Rik's concern about speed of 32-bit indexing vs 64-bit indexing is a
good one. The answer is sort of CPU- and bus-dependent, but it
certainly seems to me that speed takes precedent over the rarer case of
8+ G matrix/vector size. Certainly there are quite common cases where
the user has > 8G data to process, but typically that is done not by
bringing the whole data record in at once, but by processing using
blocks of data. E.g., the filter routines return a state vector so that
can be used recursively for the next block of data, etc. Being crafty
about efficiently processing data, both CPU and memory, is what it's about.
I wonder if it makes sense to have 64-bit indexing be a different Octave
type, because internally Octave would know when > 32-bit indexing is
needed, e.g., ones(2^17). But that seems unnecessary too.

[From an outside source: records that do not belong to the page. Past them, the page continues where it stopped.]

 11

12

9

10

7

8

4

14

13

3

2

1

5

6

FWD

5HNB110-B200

In fact, let's see what this does:
octave:9> x = ones(bitshift(int64(1), 17));
error: out of memory or dimension too large for Octave's index type
octave:9> x = ones(bitshift(int64(1), 16));
error: out of memory or dimension too large for Octave's index type
octave:9> x = ones(bitshift(int64(1), 15));
OK after the last command my system essentially attempted swapping out
all memory and is now gradually coming back to life.

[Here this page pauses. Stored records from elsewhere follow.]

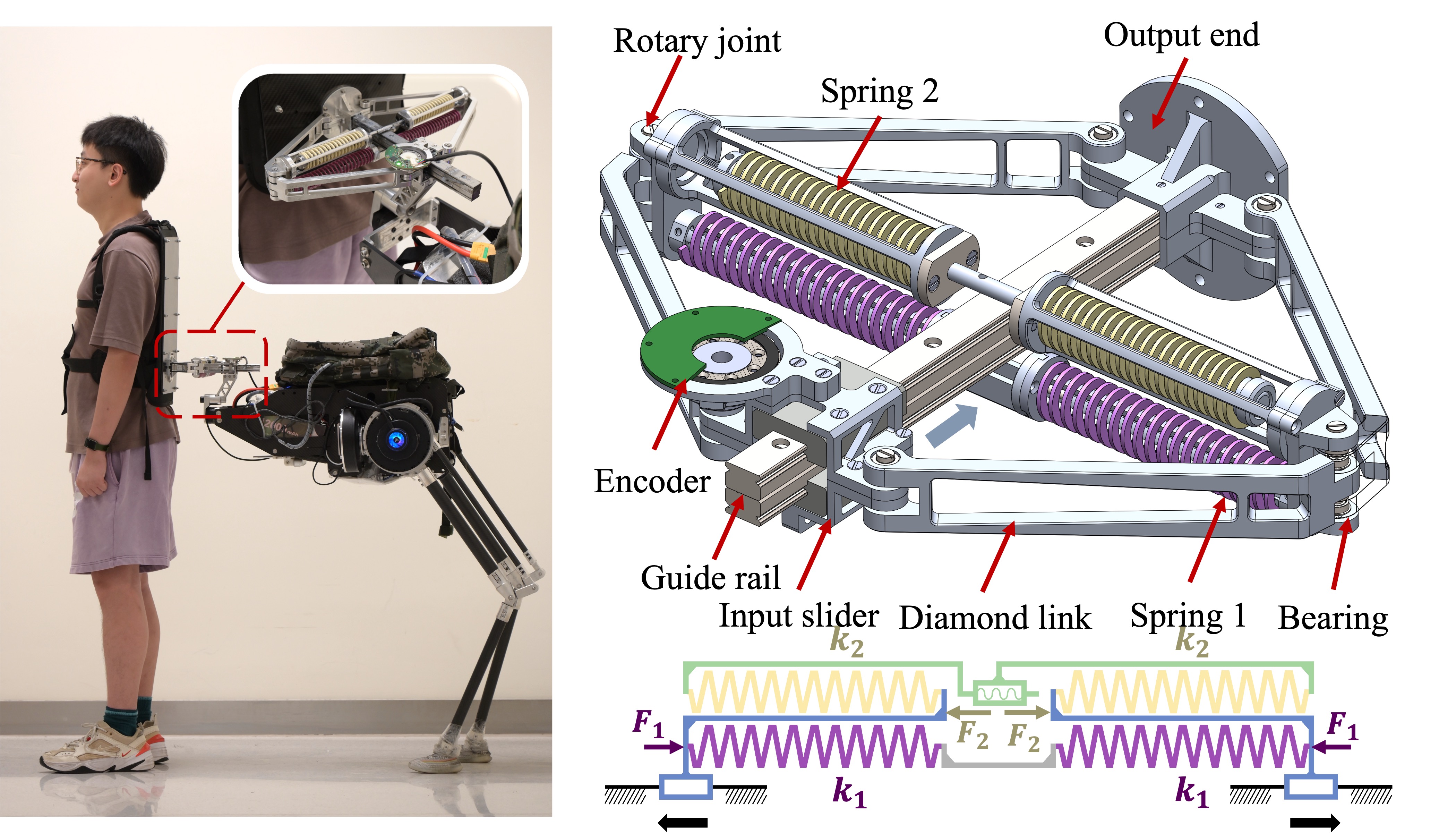 Rotary joint

Output end

Spring 2

Encoder

Guide rail

Input slider

Diamond link

Spring 1

Bearing

$k_2$

$k_2$

$F_1$

$F_2$

$F_2$

$F_1$

$k_1$

$k_1$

I like the error message. Perhaps it would make sense to differentiate
those two conditions, i.e., rather than say it is this or that,
something like
error: out of memory
vs.
error: dimension too large for Octave's index type (rebuild using option
--index64)
Of course, one of these has to take precedence under the condition they
are both true. I think the only way to test how much memory is available
in a system is to actually try the malloc, right? So maybe the latter
should take precedence.
My point is that with the above, only the users who know they need
64-bit indexing would build it as such. Assuming that 64-bit indexing
takes a CPU hit compared to 32-bit indexing.
Dan
PS: This struck me as odd:
octave:1> x = ones(2^33);
octave:2>
octave:2> size(x)
ans =
0 0